In my utility room there is a pile of odd socks. This pile never seems to diminish. Sometimes a sock’s other half will be found and matched up with a lonely sock lying in the pile, but then just a day later another poor soul (or should that be “sole”?) of a sock ends up in the lonely hearts sock pile – and so the bunch of sock singles stays pretty much the same size. It has always been like this and it doesn’t seem to matter whether I live on my own or with someone else, this single sock pile has always been a part of my life.
Little Miss has found her own solution: she wears odd socks. She says it doesn’t matter because she wears boots and so no-one can see the socks. I confess I’ve been wearing odd socks most of my life but I still do like to pull on a “whole” pair when it comes to walking, skiing, running or cycling. Somehow I like my feet to feel “even”.
Thank goodness then for this latest survey. It seems that my household is not alone. Research has revealed that a family of four will lose up to 60 socks every year. This curse of the lost sock isn’t just a domestic nuisance – it can cost £240 a year per family.
I am taking some comfort in knowing that up and down the country there are other families living with a pile of odd socks somewhere in their house.
The thing is, it’s not just the cheap socks that disappear in the washing machine. Languishing in my odd sock pile at the moment are two odd hiking socks (pairs of these cost around £15), several good quality running socks (around £10 for a pair) and a ski sock (around £20). The saddest single sock for me is that I now only have one of my favourite WoolPower socks. I really, really want the other one to reappear.
I have tried buying 10 pairs of the same type of sock and in the same colour. But even then they go missing. One theory I have is that sock manufacturers add different amounts of dye into each sock in a pair so that one sock fades quicker than another and then ends up looking “unpairable”. Or perhaps it’s simply that my washing is inconsistent and I end up turning one half of a pair of white socks greyer than the other?!
Other interesting finds in the survey carried out by laundry specialists Dr. Beckmann include:
* Northern men are top of the list as the most likely victims of sock disappearances, with 67 per cent reporting that they lose up to 15 socks a year.
* Liverpool, Manchester and Leeds are the next most likely places for socks to go missing.
* Black socks are the most likely candidates to go missing, with 78 per cent of those surveyed complaining that these are the most difficult sock colour to pair up after a washing cycle. (Hmmm. Does this support my theory on the dye in socks?!)

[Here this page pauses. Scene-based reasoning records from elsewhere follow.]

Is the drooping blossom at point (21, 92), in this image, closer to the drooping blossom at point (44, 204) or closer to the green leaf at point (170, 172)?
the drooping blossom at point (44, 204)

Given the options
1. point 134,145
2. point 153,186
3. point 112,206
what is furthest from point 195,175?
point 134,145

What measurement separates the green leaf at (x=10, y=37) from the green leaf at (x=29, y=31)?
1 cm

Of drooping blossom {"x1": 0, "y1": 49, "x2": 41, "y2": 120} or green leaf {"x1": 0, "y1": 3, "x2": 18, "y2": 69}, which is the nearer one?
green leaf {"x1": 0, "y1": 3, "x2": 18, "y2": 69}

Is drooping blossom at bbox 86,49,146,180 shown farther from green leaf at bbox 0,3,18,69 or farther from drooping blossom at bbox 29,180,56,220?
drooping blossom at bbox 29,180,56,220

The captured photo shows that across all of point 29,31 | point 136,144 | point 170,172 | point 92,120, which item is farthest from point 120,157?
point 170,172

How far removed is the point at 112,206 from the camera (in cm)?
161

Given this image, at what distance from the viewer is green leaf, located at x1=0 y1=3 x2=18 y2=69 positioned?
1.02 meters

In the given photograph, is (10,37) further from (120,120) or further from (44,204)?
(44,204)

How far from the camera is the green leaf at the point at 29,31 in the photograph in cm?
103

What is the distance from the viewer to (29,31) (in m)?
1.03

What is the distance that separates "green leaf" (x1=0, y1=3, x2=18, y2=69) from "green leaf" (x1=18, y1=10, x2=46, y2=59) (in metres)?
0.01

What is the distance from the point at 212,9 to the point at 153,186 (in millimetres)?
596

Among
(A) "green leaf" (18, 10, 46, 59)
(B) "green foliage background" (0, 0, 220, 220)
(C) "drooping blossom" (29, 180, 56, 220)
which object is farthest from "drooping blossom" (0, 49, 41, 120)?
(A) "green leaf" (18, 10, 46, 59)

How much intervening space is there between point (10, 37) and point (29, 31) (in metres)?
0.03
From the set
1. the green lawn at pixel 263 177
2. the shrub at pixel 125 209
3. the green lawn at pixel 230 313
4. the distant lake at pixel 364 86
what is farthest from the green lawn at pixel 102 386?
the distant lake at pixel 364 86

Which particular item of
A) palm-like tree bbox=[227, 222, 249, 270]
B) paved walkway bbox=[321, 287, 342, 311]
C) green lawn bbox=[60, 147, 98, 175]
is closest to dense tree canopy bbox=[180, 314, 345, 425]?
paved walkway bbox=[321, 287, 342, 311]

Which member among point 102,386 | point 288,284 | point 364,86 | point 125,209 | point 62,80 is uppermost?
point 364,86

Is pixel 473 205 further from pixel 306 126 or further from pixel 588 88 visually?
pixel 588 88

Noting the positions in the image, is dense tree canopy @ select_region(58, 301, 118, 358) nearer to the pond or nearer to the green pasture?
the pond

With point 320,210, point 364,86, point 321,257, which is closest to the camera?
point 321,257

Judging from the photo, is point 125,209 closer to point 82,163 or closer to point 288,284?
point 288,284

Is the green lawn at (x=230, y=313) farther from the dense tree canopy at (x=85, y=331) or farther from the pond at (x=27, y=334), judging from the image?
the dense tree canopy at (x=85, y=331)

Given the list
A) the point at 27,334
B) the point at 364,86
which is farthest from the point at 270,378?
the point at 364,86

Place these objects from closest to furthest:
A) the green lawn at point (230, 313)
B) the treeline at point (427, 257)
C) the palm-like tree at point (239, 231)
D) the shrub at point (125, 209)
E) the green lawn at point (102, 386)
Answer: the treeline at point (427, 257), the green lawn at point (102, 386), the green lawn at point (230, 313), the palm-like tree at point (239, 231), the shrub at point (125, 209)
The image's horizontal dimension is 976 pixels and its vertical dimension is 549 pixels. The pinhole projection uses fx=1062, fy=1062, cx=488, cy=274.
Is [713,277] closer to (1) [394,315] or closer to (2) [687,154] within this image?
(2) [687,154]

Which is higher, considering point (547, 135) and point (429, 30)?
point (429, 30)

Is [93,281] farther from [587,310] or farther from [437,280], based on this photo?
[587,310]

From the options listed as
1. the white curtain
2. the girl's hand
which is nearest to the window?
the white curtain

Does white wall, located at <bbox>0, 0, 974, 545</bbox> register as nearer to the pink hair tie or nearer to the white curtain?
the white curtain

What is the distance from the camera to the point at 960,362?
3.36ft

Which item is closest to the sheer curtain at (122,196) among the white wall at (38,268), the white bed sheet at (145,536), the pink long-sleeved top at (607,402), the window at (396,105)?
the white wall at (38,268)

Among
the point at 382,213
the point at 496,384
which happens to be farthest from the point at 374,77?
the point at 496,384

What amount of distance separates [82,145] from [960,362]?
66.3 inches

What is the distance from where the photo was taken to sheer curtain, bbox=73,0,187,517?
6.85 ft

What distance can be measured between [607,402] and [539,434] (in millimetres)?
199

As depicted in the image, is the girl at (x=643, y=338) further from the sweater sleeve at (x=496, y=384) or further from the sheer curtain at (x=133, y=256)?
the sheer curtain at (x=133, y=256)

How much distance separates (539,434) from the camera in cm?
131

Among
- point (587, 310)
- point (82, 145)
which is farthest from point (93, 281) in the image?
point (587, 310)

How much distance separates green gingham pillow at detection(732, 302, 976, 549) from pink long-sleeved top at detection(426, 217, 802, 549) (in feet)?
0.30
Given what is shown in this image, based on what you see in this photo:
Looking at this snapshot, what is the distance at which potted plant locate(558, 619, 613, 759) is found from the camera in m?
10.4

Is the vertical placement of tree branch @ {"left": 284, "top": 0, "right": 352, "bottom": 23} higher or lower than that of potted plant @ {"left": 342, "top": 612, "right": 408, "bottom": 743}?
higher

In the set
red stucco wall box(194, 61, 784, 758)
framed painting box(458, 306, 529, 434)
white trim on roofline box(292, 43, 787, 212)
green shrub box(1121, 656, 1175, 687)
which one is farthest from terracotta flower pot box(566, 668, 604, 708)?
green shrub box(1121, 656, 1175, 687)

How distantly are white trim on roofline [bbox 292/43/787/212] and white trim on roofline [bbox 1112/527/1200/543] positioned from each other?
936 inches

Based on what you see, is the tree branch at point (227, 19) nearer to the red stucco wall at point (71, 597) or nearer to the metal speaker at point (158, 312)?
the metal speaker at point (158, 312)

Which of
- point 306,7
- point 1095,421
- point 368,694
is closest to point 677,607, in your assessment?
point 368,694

* Young men aged 14 to 25 are at a higher risk of suffering from missing socks and 82 per cent of this age group admit to wearing odd socks on a weekly basis as a result.
* Conversely, females in the same age bracket are most likely to be able to keep track of their sock pairs as only 21 per cent said that they regularly lost a sock in the wash each week.
As Laura Unsworth, of Dr. Beckmann, said: “Where the socks go is one of life’s great mysteries – clearly this is causing some distress and a great deal of inconvenience to Britain’s washing population.” Indeed!